In the first four months of 2022, HTML files remained one of the most common attachments used in phishing attacks. This shows that the strategy is still successful against spam detection engines. Malicious actors often use HTML documents included in phishing emails.

HTML (HyperText Markup Language) is a markup language for text that will be displayed in a web browser. The files are digital content documents that are meant to be read in web browsers. These files are commonly used in phishing emails to link victims to malicious websites.

When it comes to hiding phishing information, HTML has more options than plain text email. Because HTML is not in itself malicious, email security software is less likely to detect attachments of concern. As a result, the email is often delivered successfully to the victims inbox.

Phishing Page
Phishing attachment that looks like a Microsoft login (BleepingComputer)

According to Kaspersky’s own statistics, the pattern of sending infected emails with HTML files is still strong. In the first four months of the year, the security firm discovered 2 million such emails targeted at its clients. The highest number of detections was 851,000 in March 2022. But there was reduction to 387,000 in April might be a temporary glitch.

Malicious Email Statistics
Malicious HTML attachment detection (Kaspersky)

How does HTML stay undetected?

Phishing forms, redirection techniques, and data-stealing components are frequently employed in HTML attachments, ranging from basic redirection to obfuscating JavaScript to hide phishing forms. Because antivirus and other security tools may detect harmful scripts or URLs in plaintext, cybercriminals use JavaScript obfuscation instead.

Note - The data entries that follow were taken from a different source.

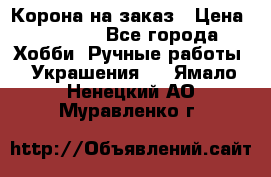 Корона на заказ › Цена ­ 2 000 - Все города Хобби. Ручные работы » Украшения   . Ямало-Ненецкий АО,Муравленко г.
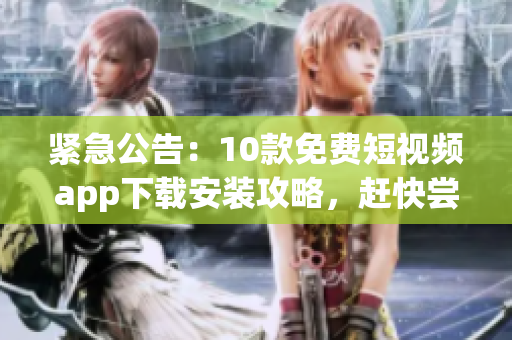 紧急公告：10款免费短视频app下载安装攻略，赶快尝试！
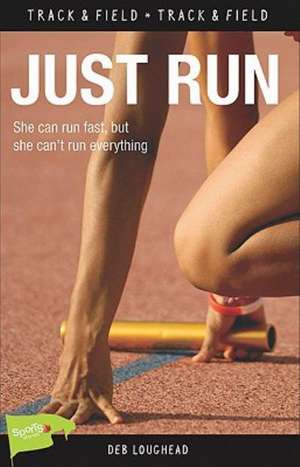 Just Run de Deb Loughead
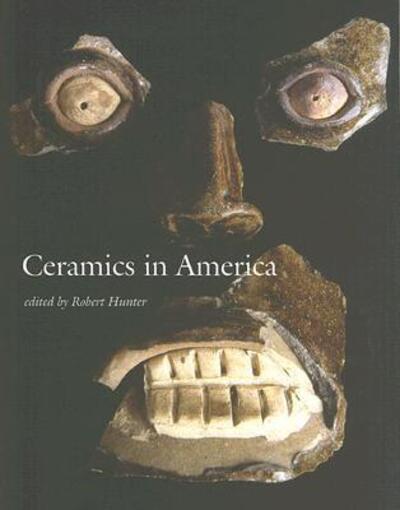 Ceramics in America 2006 - Ceramics in America Annual - Robert Hunter - Books - Chipstone Foundation - 9780972435376 - October 8, 2006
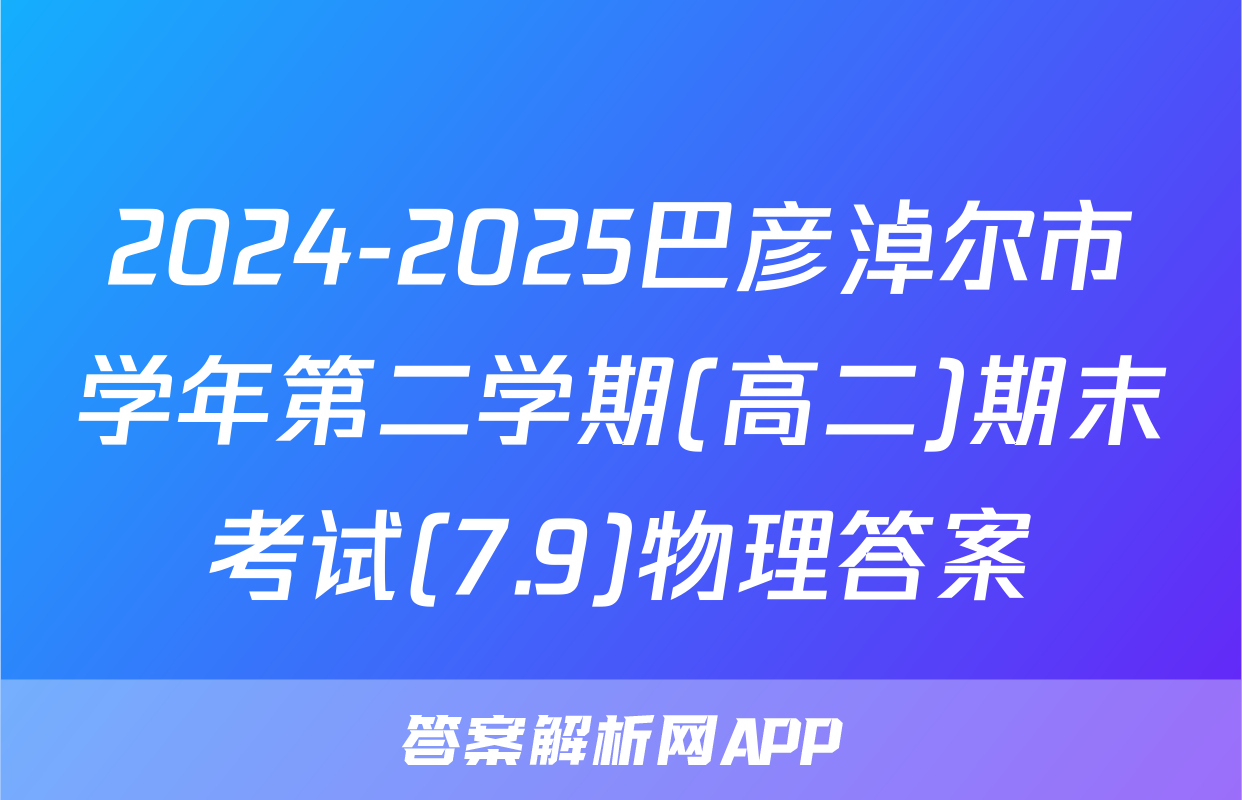 2024-2025巴彦淖尔市学年第二学期(高二)期末考试(7.9)物理答案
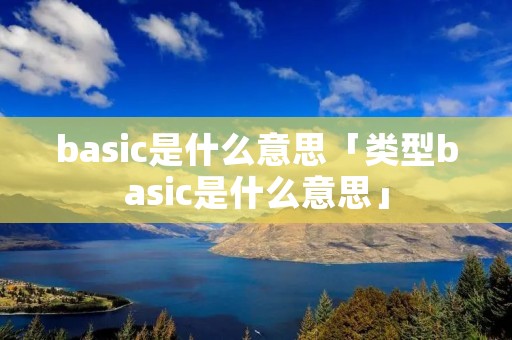 basic是什么意思「类型basic是什么意思」 basic是什么意思「类型basic是什么意思」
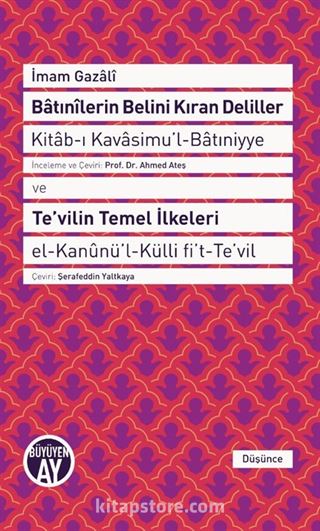 Batınilerin Belini Kıran Deliller - Te'vilin Temel İlkeleri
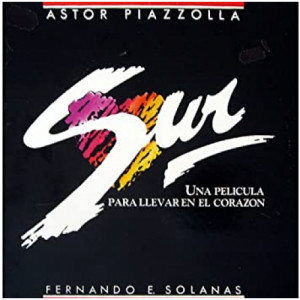 Astor Piazzolla - Sur (Una Pelicula Para Llevar En El Corazon) - Vinyl - LP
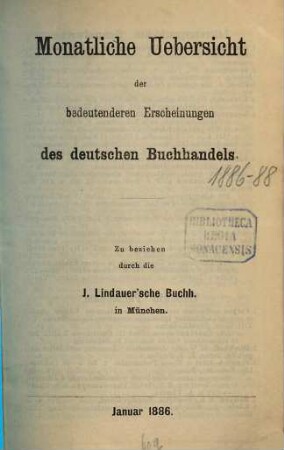 Monatliche Übersicht der bedeutenderen Erscheinungen des deutschen Buchhandels. 1886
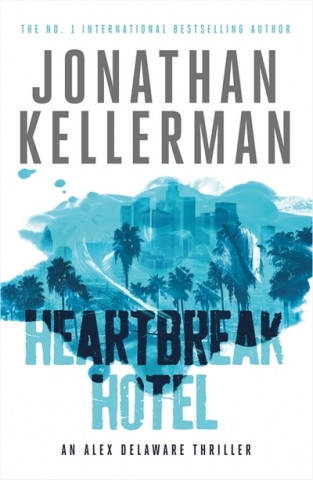 Kniha Heartbreak Hotel (Alex Delaware series, Book 32) Jonathan Kellerman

HTML smuggling is the technique of hiding malicious URLs and behaviour in HTML attachments using JavaScript. It has grown increasingly popular in recent years.

Another method for concealing phishing material in email attachments is to encode or compress the code. This will look considerably smaller than it actually is. Threat actors obfuscate their code to make malicious scripts even more difficult to find, using publicly accessible tools.  That allows unique custom setups which are less likely to be identified.

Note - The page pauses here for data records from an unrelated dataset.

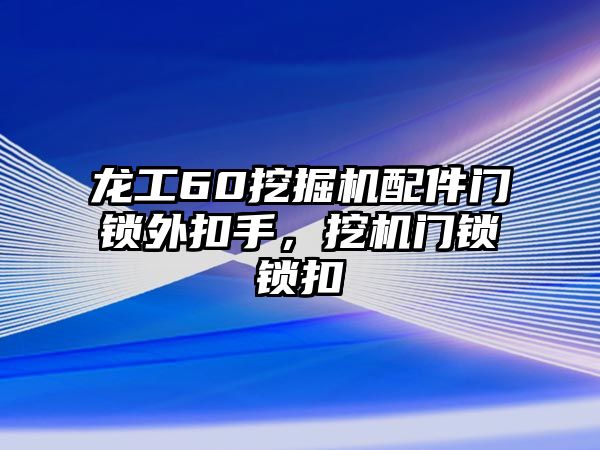 龍工60挖掘機(jī)配件門鎖外扣手，挖機(jī)門鎖鎖扣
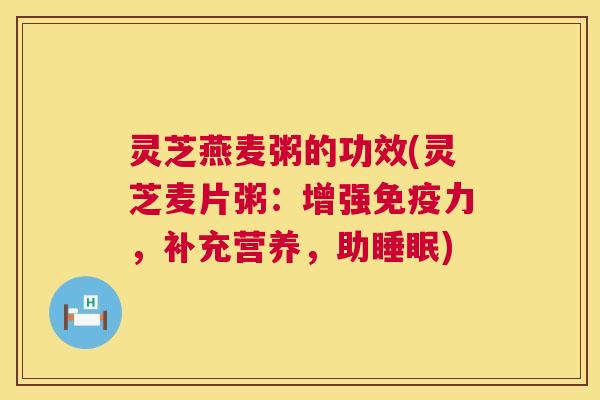 灵芝燕麦粥的功效(灵芝麦片粥：增强免疫力，补充营养，助睡眠)  第1张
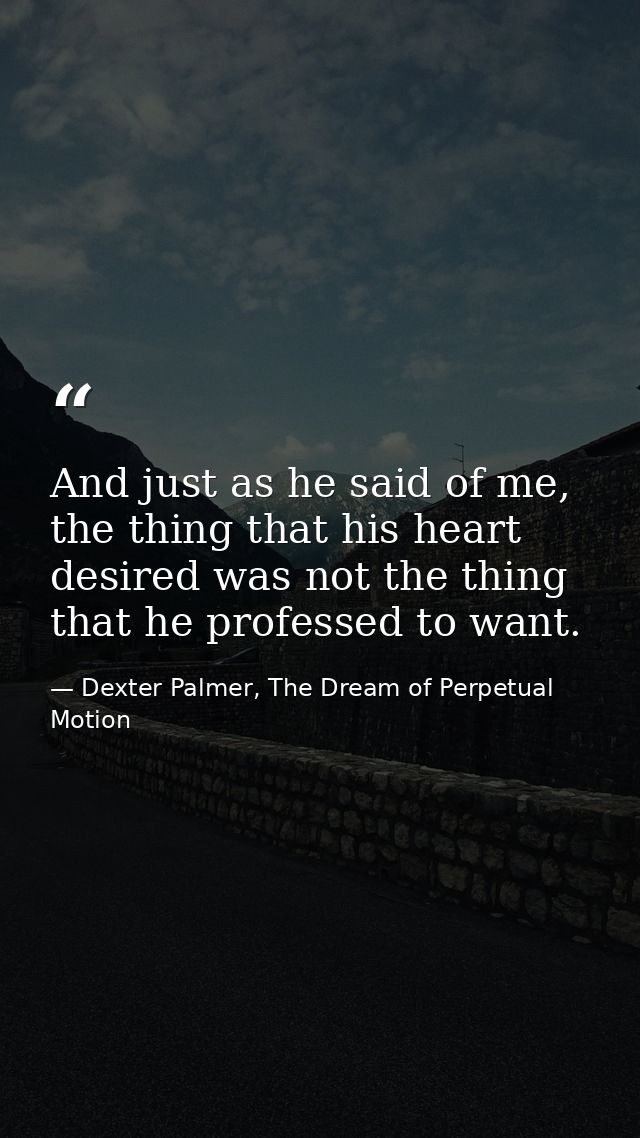 And just as he said of me, the thing that his heart desired was not the thing that he professed to want. — Dexter Palmer, The Dream of Perpetual Motion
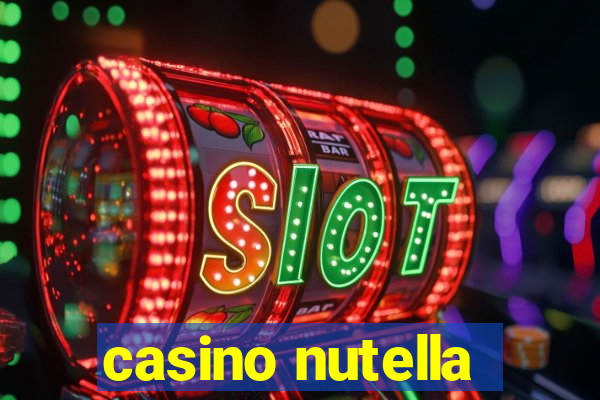 casino nutella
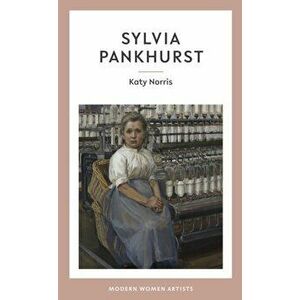 Sylvia Pankhurst, Hardback - Katy Norris imagine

According to Kaspersky threat actors employed “morse code” in their HTML attachment to hide a phishing form that would be shown when the HTML attachment was accessed.

Morse Code HTML file
Phishing attachment source/morse code HTML (BleepingComputer)

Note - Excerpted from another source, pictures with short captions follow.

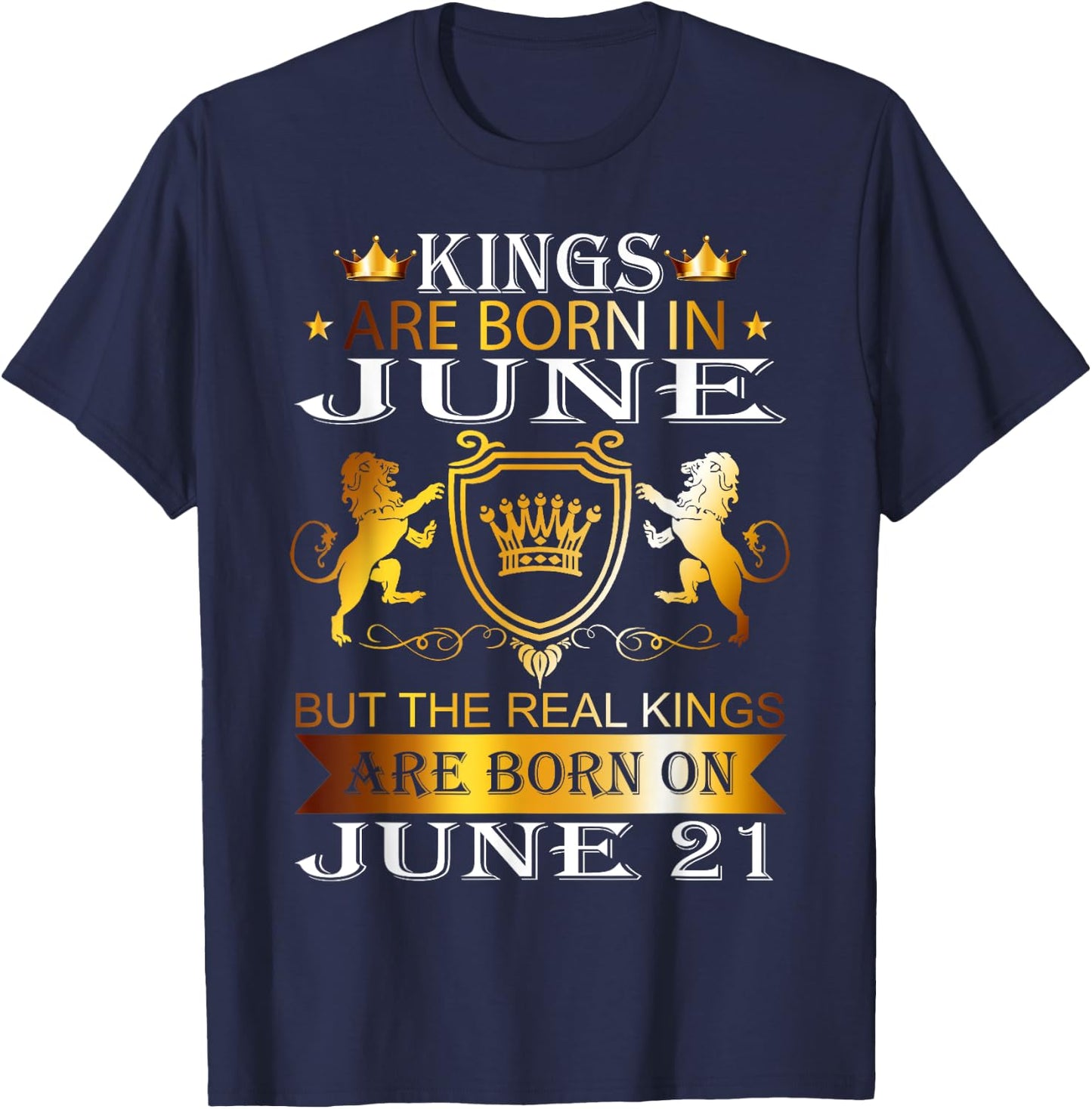 Kings Are Born On June 21st Birthday Bday Men Boy Kid T-Shirt - T-Shirt | Navy
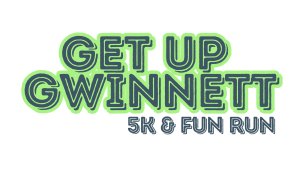 Get Up Gwinnett 5K & 1-Mile Fun Run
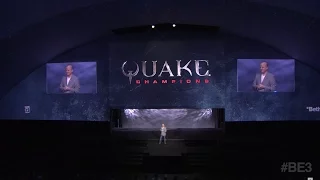 Bethesda Showcase (2016) - Quake Champions World Premiere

Threat actors in such circumstances employ deprecated functions like “unescape(),” according to Kaspersky. In the string, this replaces ” % xx” character sequences with their ASCII values.

Although decodeURI() and decodeURIComponent() have mostly replaced it, most modern browsers still support them. It is likely that security tools and spam detection engines that are more focused on existing tactics would miss it.

Phishing sites exist in many shapes and sizes, but they’re frequently made to seem exactly like real web pages so that visitors don’t hesitate to submit their credentials.

Consider the following

Even though HTML attachment distribution had its “glory days” in 2019, it is no longer recommended. It’s necessary to keep alert since threat actors use this tactic frequently in phishing attacks.

It is important that viewing these files may result in the execution of JavaScript on your computer. This might lead to malware being created automatically on your computer and security systems being bypassed.

Phishing Email
Email phishing using an HTML attachment (Kaspersky)

Even if your email security system doesn’t issue any alerts, HTML attachments should always be treated with caution.

Avoid opening emails from unknown senders, or any attachments they may include, to keep from falling victim to phishing scams. Although Word files, PDFs, and other documents are often attached to emails, HTML attachments are hardly shared. If you see one in your inbox, it’s almost certainly a phishing email.